Le procureur de Rouen, Sébastien Gallois, a calmé leurs ardeurs samedi soir auprès de l’AFP, appelant à la prudence. « À ce stade, aucun élément ne permet d’évoquer un acte de “malveillance” commis avec l’intention délibérée de faire dérailler le train, et donc encore moins un “attentat” », a-t-il souligné. Concernant la présence du rail, le magistrat n’avait pas, à ce stade, d’explication.
« Depuis ce matin, les investigations menées n’ont apporté aucun élément nouveau sur les causes de la présence, sur un des rails de la voie, d’un morceau d’un autre rail », a-t-il fait savoir samedi soir, précisant que « les opérations de police technique et scientifique ont été achevées dans l’après-midi ». « Plusieurs auditions ont eu lieu, de nombreuses autres sont prévues » dimanche, a-t-il ajouté, alors que l’enquête a été confiée à la police judiciaire de Rouen et que la boîte noire du train a été saisie.
« Un train est passé une heure avant » le TER accidenté
Le morceau de rail, « estimé entre 250 et 300 kg », n’est pas « arrivé comme ça sur la voie, sachant qu’un train est passé une heure avant et qu’il n’y a pas eu de travaux entre-temps », a déclaré Hervé Morin à l’AFP. « Ça ne se fait pas tout seul », a-t-il insisté. Une position partagée par Fabien Villedieu, le secrétaire fédéral de SUD-Rail interrogé ce dimanche sur franceinfo.
« On sait qu’il n’y avait pas de zone de travaux et qu’un train était passé une heure avant », confirme-t-il. « Il y a bien un moment donné où quelqu’un, ou plusieurs personnes, ont dû déposer ce rail sur un autre rail, poursuit le syndicaliste, ça n’arrive pas là par hasard, ça ne tombe pas du ciel ».
Une chose est sûre selon lui : « On est passé à côté d’une catastrophe très grave ». « Des déraillements ça arrive […], mais généralement le train reste sur place », explique Fabien Villedieu, pointant le fait qu’ici, une partie du train s’est couchée et est partie dans le décor, comme vous pouvez le voir sur les images ci-dessous.
« Quand le train se couche, là, c’est très grave, assure le syndicaliste SUD-Rail, je peux vous dire que dans notre malheur, on a énormément de chance, il y aurait pu y avoir des morts. » L’accident de vendredi soir a tout de même fait 44 blessés dont une jeune femme de 18 ans, initialement déclarée « en urgence absolue ». Celle-ci est « toujours hospitalisée, mais les craintes pour sa vie ou une infirmité grave sont maintenant écartées », a rassuré samedi soir le procureur de Rouen.
Une enquête technique ouverte en parallèle de l’enquête judiciaire
En plus de l’enquête judiciaire, une enquête technique a été ouverte, a annoncé ce dimanche le ministre des Transports Philippe Tabarot. « En complément de l’enquête judiciaire, une enquête technique du Bureau d’enquêtes sur les accidents de transport terrestre (BEA-TT) est ouverte » afin de « déterminer précisément les circonstances » de cet accident, a-t-il écrit sur X.
Le BEA-TT se saisit lui-même des cas d’accident sur lesquels il lui paraît pertinent d’ouvrir une enquête et son « but est de formuler des recommandations », avait indiqué samedi à l’AFP son directeur.
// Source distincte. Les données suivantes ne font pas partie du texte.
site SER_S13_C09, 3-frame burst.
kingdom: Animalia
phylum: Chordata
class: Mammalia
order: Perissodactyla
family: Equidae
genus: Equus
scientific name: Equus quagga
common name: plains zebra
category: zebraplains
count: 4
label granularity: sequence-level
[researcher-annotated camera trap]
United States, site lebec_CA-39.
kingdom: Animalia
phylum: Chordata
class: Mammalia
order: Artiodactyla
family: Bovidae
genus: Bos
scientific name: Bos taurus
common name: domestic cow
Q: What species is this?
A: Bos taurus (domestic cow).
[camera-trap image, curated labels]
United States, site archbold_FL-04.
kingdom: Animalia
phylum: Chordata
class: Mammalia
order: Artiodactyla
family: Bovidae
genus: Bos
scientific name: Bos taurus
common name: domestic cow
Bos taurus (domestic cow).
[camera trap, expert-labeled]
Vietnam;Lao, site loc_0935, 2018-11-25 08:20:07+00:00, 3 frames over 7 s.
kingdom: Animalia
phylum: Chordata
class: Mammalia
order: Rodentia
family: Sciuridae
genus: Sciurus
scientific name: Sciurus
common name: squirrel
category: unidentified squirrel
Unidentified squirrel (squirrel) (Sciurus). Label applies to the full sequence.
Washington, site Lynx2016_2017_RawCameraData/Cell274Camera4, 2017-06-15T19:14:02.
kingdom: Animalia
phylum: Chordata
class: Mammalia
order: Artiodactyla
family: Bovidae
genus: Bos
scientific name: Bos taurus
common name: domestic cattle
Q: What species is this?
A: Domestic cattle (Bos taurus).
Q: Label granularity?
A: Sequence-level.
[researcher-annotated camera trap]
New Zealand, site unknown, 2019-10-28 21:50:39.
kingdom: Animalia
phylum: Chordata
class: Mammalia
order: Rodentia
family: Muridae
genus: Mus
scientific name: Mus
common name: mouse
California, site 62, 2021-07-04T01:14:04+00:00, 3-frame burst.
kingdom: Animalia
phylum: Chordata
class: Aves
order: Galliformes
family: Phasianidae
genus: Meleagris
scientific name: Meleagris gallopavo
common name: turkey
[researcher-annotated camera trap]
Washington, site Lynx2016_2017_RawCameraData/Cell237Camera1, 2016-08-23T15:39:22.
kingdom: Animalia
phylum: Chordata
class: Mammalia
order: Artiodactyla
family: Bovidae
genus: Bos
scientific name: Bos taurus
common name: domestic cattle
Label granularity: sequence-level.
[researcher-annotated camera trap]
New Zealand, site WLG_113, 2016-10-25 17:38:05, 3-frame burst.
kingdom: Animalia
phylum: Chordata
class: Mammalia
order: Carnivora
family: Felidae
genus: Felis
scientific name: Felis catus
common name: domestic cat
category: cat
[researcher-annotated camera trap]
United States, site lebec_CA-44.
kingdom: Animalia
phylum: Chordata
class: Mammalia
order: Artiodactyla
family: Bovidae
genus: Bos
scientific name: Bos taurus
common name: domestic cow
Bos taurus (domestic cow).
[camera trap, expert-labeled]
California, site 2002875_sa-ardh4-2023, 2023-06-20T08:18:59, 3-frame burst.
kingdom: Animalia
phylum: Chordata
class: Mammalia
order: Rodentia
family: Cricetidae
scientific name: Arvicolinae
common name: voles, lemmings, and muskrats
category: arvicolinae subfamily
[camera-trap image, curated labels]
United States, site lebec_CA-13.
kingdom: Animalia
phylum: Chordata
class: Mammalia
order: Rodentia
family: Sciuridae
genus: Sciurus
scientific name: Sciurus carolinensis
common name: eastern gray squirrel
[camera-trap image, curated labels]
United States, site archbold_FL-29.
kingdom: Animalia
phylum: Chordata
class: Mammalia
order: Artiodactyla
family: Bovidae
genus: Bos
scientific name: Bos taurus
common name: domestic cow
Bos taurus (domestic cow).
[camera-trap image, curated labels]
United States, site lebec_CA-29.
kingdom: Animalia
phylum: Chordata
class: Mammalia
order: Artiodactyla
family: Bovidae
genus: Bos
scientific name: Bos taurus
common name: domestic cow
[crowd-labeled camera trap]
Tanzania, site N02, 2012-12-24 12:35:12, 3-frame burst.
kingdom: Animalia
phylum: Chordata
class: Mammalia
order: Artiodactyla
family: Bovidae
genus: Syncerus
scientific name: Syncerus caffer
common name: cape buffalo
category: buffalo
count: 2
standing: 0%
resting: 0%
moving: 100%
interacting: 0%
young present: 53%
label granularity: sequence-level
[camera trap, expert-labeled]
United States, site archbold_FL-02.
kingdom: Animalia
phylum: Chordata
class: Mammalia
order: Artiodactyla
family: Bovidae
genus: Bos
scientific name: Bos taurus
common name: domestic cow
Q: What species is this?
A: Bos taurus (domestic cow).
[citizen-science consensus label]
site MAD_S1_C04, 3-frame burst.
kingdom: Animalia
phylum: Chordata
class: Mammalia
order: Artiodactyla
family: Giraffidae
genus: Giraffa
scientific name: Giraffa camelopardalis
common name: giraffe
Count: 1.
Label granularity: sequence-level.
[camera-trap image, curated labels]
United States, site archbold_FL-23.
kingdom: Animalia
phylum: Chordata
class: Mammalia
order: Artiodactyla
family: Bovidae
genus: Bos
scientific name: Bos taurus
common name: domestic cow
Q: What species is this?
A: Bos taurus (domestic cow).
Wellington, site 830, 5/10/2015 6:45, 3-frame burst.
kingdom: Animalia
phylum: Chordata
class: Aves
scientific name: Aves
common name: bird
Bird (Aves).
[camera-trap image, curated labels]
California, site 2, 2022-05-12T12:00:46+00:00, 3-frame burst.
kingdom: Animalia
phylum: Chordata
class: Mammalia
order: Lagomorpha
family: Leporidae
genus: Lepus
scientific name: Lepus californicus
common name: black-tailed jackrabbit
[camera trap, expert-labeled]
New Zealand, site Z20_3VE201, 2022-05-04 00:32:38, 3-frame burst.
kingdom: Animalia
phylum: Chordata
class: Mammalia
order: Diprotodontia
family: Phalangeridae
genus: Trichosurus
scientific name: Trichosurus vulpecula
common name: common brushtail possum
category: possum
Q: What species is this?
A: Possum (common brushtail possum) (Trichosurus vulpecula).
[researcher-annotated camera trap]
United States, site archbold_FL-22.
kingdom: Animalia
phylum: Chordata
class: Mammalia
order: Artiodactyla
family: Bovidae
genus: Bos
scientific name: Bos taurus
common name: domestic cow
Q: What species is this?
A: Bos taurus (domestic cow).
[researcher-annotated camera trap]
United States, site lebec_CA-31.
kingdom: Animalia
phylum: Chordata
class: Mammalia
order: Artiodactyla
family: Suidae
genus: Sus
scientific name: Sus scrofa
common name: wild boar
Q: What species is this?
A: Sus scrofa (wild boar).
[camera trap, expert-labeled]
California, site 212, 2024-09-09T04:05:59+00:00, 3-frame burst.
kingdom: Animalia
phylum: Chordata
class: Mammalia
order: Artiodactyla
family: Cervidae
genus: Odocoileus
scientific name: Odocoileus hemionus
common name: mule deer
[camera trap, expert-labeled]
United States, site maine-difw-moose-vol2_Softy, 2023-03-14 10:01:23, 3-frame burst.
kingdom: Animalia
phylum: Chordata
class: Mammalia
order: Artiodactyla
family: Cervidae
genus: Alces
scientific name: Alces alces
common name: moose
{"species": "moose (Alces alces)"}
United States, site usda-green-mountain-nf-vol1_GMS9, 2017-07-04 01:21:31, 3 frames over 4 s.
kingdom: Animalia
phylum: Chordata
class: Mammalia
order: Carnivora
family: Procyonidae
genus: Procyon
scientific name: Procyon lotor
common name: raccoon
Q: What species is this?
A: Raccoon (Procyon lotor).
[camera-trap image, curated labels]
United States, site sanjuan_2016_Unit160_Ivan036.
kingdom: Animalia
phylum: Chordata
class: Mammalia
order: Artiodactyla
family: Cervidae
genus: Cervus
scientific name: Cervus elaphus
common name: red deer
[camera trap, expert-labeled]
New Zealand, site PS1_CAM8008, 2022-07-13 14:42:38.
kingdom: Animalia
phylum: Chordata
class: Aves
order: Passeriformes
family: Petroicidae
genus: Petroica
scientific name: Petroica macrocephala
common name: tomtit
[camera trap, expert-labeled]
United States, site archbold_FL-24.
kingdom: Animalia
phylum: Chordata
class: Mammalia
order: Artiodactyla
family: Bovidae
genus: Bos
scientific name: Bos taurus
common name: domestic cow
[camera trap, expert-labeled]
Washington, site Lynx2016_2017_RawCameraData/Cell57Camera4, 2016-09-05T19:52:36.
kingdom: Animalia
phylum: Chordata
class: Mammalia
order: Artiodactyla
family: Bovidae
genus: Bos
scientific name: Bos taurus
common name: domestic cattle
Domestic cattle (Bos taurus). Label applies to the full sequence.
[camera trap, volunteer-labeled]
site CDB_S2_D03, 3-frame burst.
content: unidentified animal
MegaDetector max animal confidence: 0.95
La question de la sécurisation des voies pourrait par exemple être posée. Interrogé sur le sujet par franceinfo, Fabien Villedieu a souligné la difficulté de l’opération, pour un réseau qui compte « 30 000 km de voies ». On « ne peut pas mettre des cheminots tous les 100 mètres », a estimé le syndicaliste.